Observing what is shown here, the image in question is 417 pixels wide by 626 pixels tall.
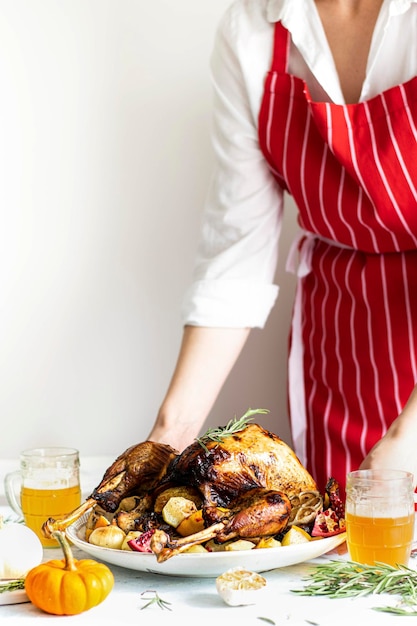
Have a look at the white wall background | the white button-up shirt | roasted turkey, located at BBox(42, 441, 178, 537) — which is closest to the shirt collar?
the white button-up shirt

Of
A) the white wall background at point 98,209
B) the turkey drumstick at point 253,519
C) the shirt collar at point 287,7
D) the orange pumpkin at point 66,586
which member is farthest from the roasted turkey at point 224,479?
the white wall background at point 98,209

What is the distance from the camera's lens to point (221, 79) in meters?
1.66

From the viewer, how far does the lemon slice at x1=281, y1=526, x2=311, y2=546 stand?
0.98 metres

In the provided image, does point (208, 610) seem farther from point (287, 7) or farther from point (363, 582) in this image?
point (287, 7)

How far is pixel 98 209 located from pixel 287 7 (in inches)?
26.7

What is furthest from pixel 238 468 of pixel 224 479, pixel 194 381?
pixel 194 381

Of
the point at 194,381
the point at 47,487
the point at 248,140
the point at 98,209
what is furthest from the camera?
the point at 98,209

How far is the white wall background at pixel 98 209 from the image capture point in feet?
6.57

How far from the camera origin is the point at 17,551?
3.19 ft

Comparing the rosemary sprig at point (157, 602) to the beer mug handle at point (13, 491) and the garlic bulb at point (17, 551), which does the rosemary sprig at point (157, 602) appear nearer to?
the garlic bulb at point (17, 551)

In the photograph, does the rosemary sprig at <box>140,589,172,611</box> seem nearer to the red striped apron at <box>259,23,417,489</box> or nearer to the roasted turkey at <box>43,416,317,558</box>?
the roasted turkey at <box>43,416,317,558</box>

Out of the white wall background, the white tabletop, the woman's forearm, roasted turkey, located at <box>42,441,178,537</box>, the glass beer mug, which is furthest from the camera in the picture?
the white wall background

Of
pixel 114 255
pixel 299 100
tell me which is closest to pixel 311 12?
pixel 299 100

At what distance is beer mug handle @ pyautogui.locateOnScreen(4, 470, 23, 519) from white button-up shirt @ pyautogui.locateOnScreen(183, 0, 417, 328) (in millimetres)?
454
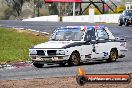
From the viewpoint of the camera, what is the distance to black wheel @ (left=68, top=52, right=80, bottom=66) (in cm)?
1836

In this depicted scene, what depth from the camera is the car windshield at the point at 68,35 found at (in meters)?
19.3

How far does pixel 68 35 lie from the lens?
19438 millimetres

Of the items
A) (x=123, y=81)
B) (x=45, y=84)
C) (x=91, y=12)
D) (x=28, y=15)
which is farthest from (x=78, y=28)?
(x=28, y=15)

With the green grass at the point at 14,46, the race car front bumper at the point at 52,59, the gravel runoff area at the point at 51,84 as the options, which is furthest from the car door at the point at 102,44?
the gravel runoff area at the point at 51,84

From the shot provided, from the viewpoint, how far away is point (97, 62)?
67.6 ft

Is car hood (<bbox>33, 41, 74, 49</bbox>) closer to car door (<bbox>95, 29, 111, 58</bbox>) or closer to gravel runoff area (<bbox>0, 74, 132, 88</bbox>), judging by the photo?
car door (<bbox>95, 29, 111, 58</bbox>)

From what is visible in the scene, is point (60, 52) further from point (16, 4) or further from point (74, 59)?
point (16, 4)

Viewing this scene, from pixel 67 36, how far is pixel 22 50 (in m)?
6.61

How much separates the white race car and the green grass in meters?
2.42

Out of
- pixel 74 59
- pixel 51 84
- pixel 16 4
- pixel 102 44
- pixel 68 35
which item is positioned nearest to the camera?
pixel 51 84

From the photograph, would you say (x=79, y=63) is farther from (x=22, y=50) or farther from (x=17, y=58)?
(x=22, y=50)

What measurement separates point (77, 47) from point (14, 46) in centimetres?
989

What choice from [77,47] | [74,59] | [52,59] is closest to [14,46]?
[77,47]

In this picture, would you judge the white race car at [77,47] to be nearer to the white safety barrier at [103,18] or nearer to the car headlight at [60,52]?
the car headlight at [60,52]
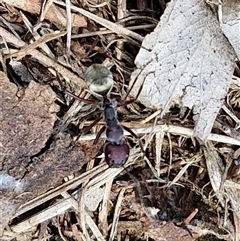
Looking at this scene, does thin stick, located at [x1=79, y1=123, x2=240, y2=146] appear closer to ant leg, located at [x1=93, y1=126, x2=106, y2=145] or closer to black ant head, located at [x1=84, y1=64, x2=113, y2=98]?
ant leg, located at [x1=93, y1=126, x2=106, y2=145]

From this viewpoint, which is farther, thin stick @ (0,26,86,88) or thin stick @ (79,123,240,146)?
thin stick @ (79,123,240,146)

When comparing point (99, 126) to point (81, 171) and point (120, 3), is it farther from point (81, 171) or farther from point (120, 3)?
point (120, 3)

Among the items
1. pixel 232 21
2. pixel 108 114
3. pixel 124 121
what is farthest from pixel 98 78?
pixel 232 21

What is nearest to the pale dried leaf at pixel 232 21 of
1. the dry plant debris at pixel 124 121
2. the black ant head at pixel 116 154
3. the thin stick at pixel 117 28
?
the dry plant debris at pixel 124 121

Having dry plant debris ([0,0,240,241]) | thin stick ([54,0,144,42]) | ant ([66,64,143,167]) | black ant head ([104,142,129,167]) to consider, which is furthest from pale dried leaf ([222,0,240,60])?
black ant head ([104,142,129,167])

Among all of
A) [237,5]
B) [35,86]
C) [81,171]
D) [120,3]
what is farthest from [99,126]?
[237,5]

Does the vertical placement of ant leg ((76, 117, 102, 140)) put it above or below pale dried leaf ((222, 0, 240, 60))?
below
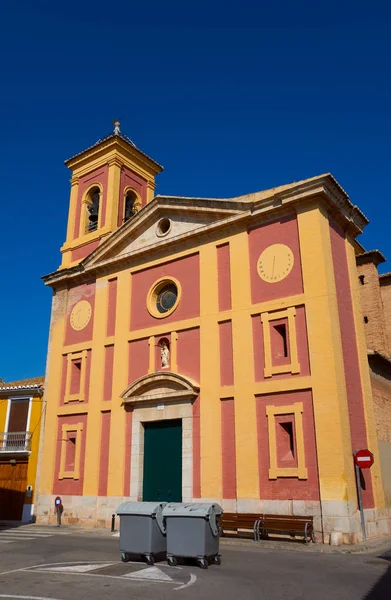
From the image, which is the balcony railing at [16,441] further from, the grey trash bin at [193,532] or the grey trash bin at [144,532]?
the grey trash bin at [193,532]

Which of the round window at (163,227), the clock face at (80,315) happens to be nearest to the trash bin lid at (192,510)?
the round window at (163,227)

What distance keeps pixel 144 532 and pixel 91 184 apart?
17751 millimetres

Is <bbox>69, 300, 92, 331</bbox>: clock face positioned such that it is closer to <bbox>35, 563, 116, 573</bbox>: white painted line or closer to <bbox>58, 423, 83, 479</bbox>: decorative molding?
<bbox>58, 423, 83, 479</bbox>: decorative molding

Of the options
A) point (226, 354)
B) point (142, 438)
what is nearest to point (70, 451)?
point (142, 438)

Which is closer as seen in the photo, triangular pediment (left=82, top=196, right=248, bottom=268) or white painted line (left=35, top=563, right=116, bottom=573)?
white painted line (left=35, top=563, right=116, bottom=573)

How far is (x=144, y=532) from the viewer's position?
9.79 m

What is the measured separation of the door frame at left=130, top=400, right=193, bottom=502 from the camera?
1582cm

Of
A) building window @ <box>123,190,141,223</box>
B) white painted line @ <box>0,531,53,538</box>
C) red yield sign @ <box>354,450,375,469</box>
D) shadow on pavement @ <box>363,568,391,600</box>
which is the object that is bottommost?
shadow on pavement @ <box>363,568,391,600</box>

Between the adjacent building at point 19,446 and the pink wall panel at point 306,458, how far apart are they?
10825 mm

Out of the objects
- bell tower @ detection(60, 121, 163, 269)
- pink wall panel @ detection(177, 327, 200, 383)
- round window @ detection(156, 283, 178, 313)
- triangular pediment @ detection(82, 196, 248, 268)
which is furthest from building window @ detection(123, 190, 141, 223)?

----------

● Task statement
Return the material exactly as given, apart from the pictures.

● Result
Observing what is shown here, the image in question is 417 pixels wide by 626 pixels tall.
Have a look at the white wall background | the white button-up shirt | roasted turkey, located at BBox(42, 441, 178, 537) — which is closest to the shirt collar?
the white button-up shirt

Of
A) the white wall background at point 98,209
B) the turkey drumstick at point 253,519
C) the shirt collar at point 287,7
D) the orange pumpkin at point 66,586
which member is farthest from the roasted turkey at point 224,479?
the white wall background at point 98,209

What is the distance from the camera's lens to point (221, 79) in meters?
1.66

From the viewer, how far does the lemon slice at x1=281, y1=526, x2=311, y2=546 stand?
0.98 metres

In the provided image, does point (208, 610) seem farther from point (287, 7) or farther from point (363, 582) in this image?
point (287, 7)

How far is pixel 98 209 located from pixel 287 7 (in inches)?
26.7

What is furthest from pixel 238 468 of pixel 224 479, pixel 194 381?
pixel 194 381

Of
the point at 194,381
the point at 47,487
the point at 248,140
the point at 98,209
what is furthest from the camera?
the point at 98,209

How far is the white wall background at pixel 98 209 from the image capture point in feet?
6.57

How far from the camera origin is the point at 17,551?
3.19 ft

Comparing the rosemary sprig at point (157, 602) to the beer mug handle at point (13, 491) and the garlic bulb at point (17, 551), which does the rosemary sprig at point (157, 602) appear nearer to?
the garlic bulb at point (17, 551)

In the photograph, does the rosemary sprig at <box>140,589,172,611</box> seem nearer to the red striped apron at <box>259,23,417,489</box> or nearer to the roasted turkey at <box>43,416,317,558</box>?
the roasted turkey at <box>43,416,317,558</box>

Out of the white wall background, the white tabletop, the woman's forearm, roasted turkey, located at <box>42,441,178,537</box>, the glass beer mug, which is furthest from the camera in the picture?
the white wall background

Of
pixel 114 255
pixel 299 100
tell me which is closest to pixel 311 12?
pixel 299 100

At what distance is beer mug handle @ pyautogui.locateOnScreen(4, 470, 23, 519) from white button-up shirt @ pyautogui.locateOnScreen(183, 0, 417, 328) (in millimetres)?
454
From the viewpoint of the camera, what is the distance to black wheel @ (left=68, top=52, right=80, bottom=66) (in cm)?
1836

In this depicted scene, what depth from the camera is the car windshield at the point at 68,35 found at (in meters)?
19.3

How far does pixel 68 35 lie from the lens?
19438 millimetres

Of the items
A) (x=123, y=81)
B) (x=45, y=84)
C) (x=91, y=12)
D) (x=28, y=15)
which is farthest from (x=78, y=28)?
(x=28, y=15)

With the green grass at the point at 14,46, the race car front bumper at the point at 52,59, the gravel runoff area at the point at 51,84 as the options, which is furthest from the car door at the point at 102,44?
the gravel runoff area at the point at 51,84

From the shot provided, from the viewpoint, how far away is point (97, 62)?
67.6 ft

Is car hood (<bbox>33, 41, 74, 49</bbox>) closer to car door (<bbox>95, 29, 111, 58</bbox>) or closer to gravel runoff area (<bbox>0, 74, 132, 88</bbox>), judging by the photo?
car door (<bbox>95, 29, 111, 58</bbox>)

From what is visible in the scene, is point (60, 52) further from point (16, 4) or further from point (74, 59)?
point (16, 4)

Viewing this scene, from pixel 67 36, how far is pixel 22 50 (in m)?
6.61

How much separates the white race car and the green grass in meters?
2.42

Out of
- pixel 74 59
- pixel 51 84
- pixel 16 4
- pixel 102 44
- pixel 68 35
which item is positioned nearest to the camera?
pixel 51 84

From the photograph, would you say (x=79, y=63) is farther from (x=22, y=50) or farther from (x=17, y=58)?
(x=22, y=50)

What measurement separates point (77, 47) from point (14, 46) in centimetres?
989

What choice from [77,47] | [74,59] | [52,59] is closest to [14,46]?
[77,47]

In this picture, would you judge the white race car at [77,47] to be nearer to the white safety barrier at [103,18] or nearer to the car headlight at [60,52]?
the car headlight at [60,52]
Looking at this scene, does thin stick, located at [x1=79, y1=123, x2=240, y2=146] appear closer to ant leg, located at [x1=93, y1=126, x2=106, y2=145] or closer to black ant head, located at [x1=84, y1=64, x2=113, y2=98]?
ant leg, located at [x1=93, y1=126, x2=106, y2=145]

From this viewpoint, which is farther, thin stick @ (0,26,86,88) or thin stick @ (79,123,240,146)?
thin stick @ (79,123,240,146)

When comparing point (99, 126) to point (81, 171) and point (120, 3), is it farther from point (81, 171) or farther from point (120, 3)?
point (120, 3)

Among the items
1. pixel 232 21
2. pixel 108 114
3. pixel 124 121
what is farthest from pixel 98 78?
pixel 232 21

What is nearest to the pale dried leaf at pixel 232 21 of
1. the dry plant debris at pixel 124 121
2. the black ant head at pixel 116 154
3. the thin stick at pixel 117 28
?
the dry plant debris at pixel 124 121

Having dry plant debris ([0,0,240,241]) | thin stick ([54,0,144,42]) | ant ([66,64,143,167]) | black ant head ([104,142,129,167]) to consider, which is furthest from pale dried leaf ([222,0,240,60])?
black ant head ([104,142,129,167])

Among all of
A) [237,5]
B) [35,86]
C) [81,171]
D) [120,3]
what is farthest from [99,126]?
[237,5]

Does the vertical placement of ant leg ((76, 117, 102, 140)) put it above or below pale dried leaf ((222, 0, 240, 60))?
below
From the image, which is the balcony railing at [16,441] further from, the grey trash bin at [193,532] or the grey trash bin at [144,532]?
the grey trash bin at [193,532]

Which of the round window at (163,227), the clock face at (80,315) happens to be nearest to the trash bin lid at (192,510)?
the round window at (163,227)

What distance keeps pixel 144 532 and pixel 91 184 apart?
17751 millimetres

Is <bbox>69, 300, 92, 331</bbox>: clock face positioned such that it is closer to <bbox>35, 563, 116, 573</bbox>: white painted line or closer to <bbox>58, 423, 83, 479</bbox>: decorative molding?
<bbox>58, 423, 83, 479</bbox>: decorative molding

Of the options
A) point (226, 354)
B) point (142, 438)
what is nearest to point (70, 451)?
point (142, 438)

Which is closer as seen in the photo, triangular pediment (left=82, top=196, right=248, bottom=268) or white painted line (left=35, top=563, right=116, bottom=573)?
white painted line (left=35, top=563, right=116, bottom=573)

How far is (x=144, y=532) from the viewer's position?
9.79 m

What is the measured separation of the door frame at left=130, top=400, right=193, bottom=502 from the camera?
1582cm

Of
A) building window @ <box>123,190,141,223</box>
B) white painted line @ <box>0,531,53,538</box>
C) red yield sign @ <box>354,450,375,469</box>
D) shadow on pavement @ <box>363,568,391,600</box>
which is the object that is bottommost?
shadow on pavement @ <box>363,568,391,600</box>

Between the adjacent building at point 19,446 and the pink wall panel at point 306,458, how far apart are they?
10825 mm

Out of the objects
- bell tower @ detection(60, 121, 163, 269)
- pink wall panel @ detection(177, 327, 200, 383)
- round window @ detection(156, 283, 178, 313)
- triangular pediment @ detection(82, 196, 248, 268)
which is furthest from building window @ detection(123, 190, 141, 223)?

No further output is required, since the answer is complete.